From rxpgnews.com

India
Untraced Bhopal gas victims' claims may be cancelled
Apr 3, 2007 - 7:31:23 PM

New Delhi, April 3 - The government Tuesday sought the Supreme Court's permission to close the compensation claim account worth Rs. 500 million of 14,000 untraceable victims of the 1984 Bhopal gas tragedy.

Additional Solicitor General Amarender Saran told a bench of Justices C.K. Thakker and Altamas Kabir that the government had been unable to trace over 14,000 claimants despite making best efforts to locate them through newspaper advertisement and notices to their last known addresses.

Accordingly, the government should be given the permission to close down their compensation claim accounts, he said.

However, counsels Shamona Khanna and Naveen R. Nath, appearing for some NGOs fighting for the victims' rights, opposed the plea saying that the government never adopted any scientific approach to identify and trace the missing victims.

They said the missing victims were barely seven or eight years old at the time of the tragedy and the government was seeking to identify them now on the basis of their childhood photographs or addresses.

The counsel said tracing victims on the basis of their childhood photographs and addresses was an irrational method and an exercise in futility.

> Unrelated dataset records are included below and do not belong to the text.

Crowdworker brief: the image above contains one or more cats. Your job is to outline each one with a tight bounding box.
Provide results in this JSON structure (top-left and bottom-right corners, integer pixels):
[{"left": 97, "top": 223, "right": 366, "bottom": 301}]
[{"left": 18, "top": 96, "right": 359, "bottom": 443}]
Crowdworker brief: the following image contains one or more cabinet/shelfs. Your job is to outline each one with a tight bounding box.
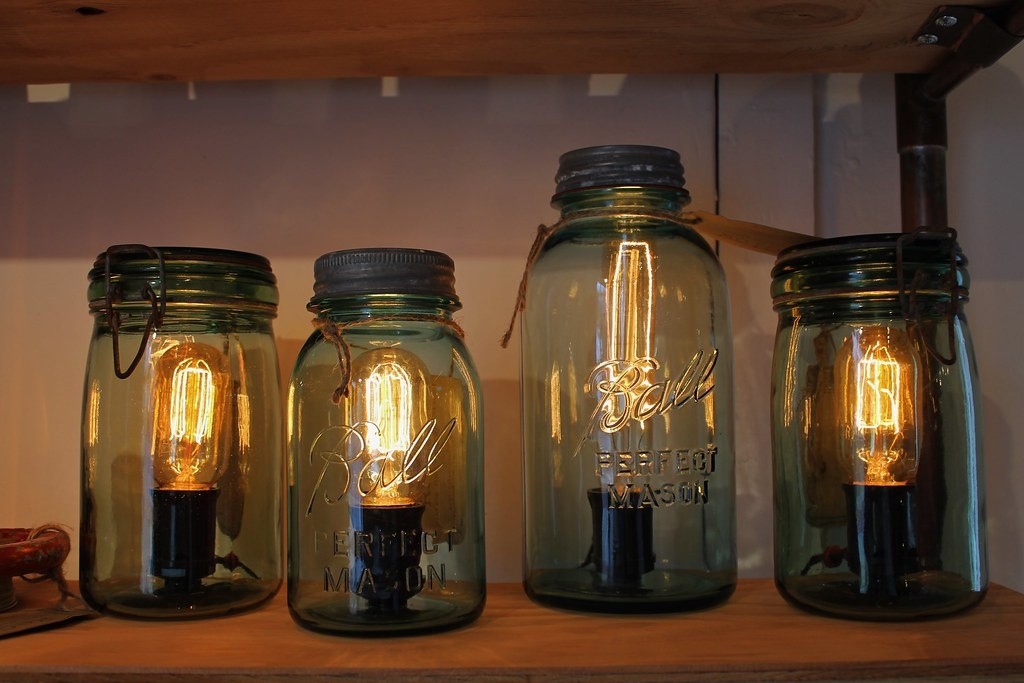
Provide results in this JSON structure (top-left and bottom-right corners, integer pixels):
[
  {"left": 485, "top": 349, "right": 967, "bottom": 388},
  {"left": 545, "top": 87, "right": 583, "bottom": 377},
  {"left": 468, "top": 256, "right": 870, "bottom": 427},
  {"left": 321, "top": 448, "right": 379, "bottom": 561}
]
[{"left": 0, "top": 0, "right": 1024, "bottom": 683}]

They sought the court's direction to the government to make renewed and 'rational' efforts to trace them, considering the fact that many victims might have moved to various other districts of Madhya Pradesh or other parts of the country in search of employment.

The Bench then directed the NGOs to file their objections and responses in an affidavit and posted the matter for further hearing.

As per Bhopal's welfare commissioner's report, out of Rs 15.42 billion fixed for payment of compensation to 572,029 victims, Rs 14.91 billion has been disbursed to 556,850 victims till date.

According to the welfare commissioner's report there were 17,222 victims who were yet to get the compensation. However, the additional solicitor general said that were only some 14,000 victims to be paid the compensation.